26 May 2013

Jet spotter of the track (racing cars)

What sort of running blog is this, when I have no running to write about? I have spent two days working on the vegetable patch and the cars, which leaves no time for running but plenty of scope for commenting on cars. And I also took time to watch the highlights of the Monaco Grand Prix, giving me an excuse to embed a piece by John Otway. A dominant performance in the race, but not a patch on '72. There will never be a race like that again.

Imminent annual tests forced me to give the cars my undivided attention. First, the MGF: the RAC patrolman who recently solved its little no-starting problem observed that the engine oil was past its best, which I had suspected for a while. Obviously it had not been changed for a long time before we bought it. That bodes ill for its emissions levels, so oil, oil filter and air filter would have to be changed - I haven't looked at the plugs yet, and perhaps I should - and something would have to be done about the handbrake. Plus, the driver's side door mirror was cracked when we bought the car and that is a test fail.

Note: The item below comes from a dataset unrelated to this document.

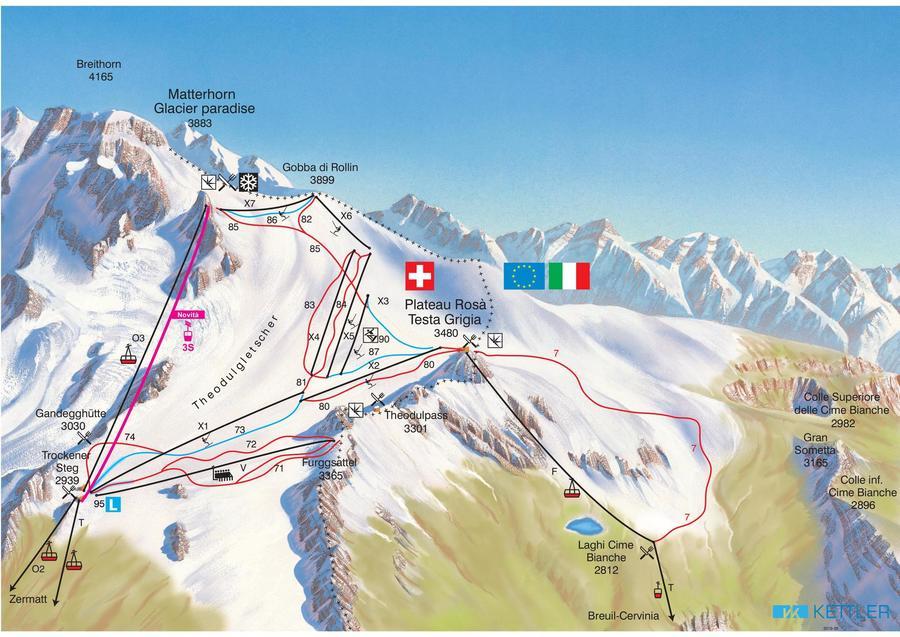 Plano pistas del Plateau Rosa Cervinia Zermatt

The Renault also displays signs of exhausted engine oil - a very noisy tickover from cold, until the oil gets round the system. So an oil change (and a new filter) was indicated there too, plus an air filter. All pretty simple, no?

No, not really. Neither car has enough ground clearance to accommodate the special receptacle that I have used for about 35 years to catch the old oil, which replaced a gallon oil can with an aperture cut out of it. Which in turn was a solution that replaced positioning the car over a convenient storm drain grate - but that was never an approach that I adopted. So I had to jack them, both of them, and - would you believe it - I could find my trolley jack but not its handle, so I raised the cars on the scissors jacks from their toolkits. And got my work done quickly rather than bother with axle stands - although tomorrow, when I have to remove wheels, it will another story.

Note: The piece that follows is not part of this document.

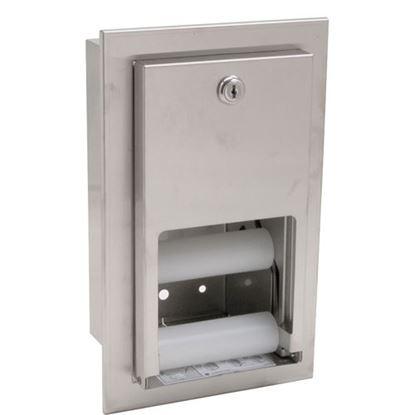 Picture of Dispenser,Tissue(Recessed,S/S) for Bradley Part# BRD5412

The sump plug on the MG is conveniently located on the front side of the sump, close to the offside rear wheel, and takes a 15mm socket (and, in my case, a sharp tap with a heavy hammer to turn said socket). The filter is just over from it, towards the centre of the car. A doddle. The Renault's, by contrast, is masked by a large plastic undertray which miraculously is provided with a hole under the sump plug. Socket? No, it requires an 8mm square drive thingie, which fortunately I have in my toolbox (bought to do this job on a Fiat Panda in the mid-80s). A Sykes Pickavant thingie, at that. But how to offer that up to a plug you can't see, when it won't fit in a socket? Hold the other square end in an adjustable spanner, seems to be the answer. Loosen the plug, and be prepared for a deluge way beyond the capacity of the receptacle to swallow it. Result: black, grotty, used oil on the drive.

Renault thoughtfully place the oil filter in plain sight just inside the bonnet, so no problems there. Except that unscrewing it causes a trickle of old oil to escape - of course, fully expected - with nowhere to go. There is no hole in the undertray corresponding to the filter. Fail.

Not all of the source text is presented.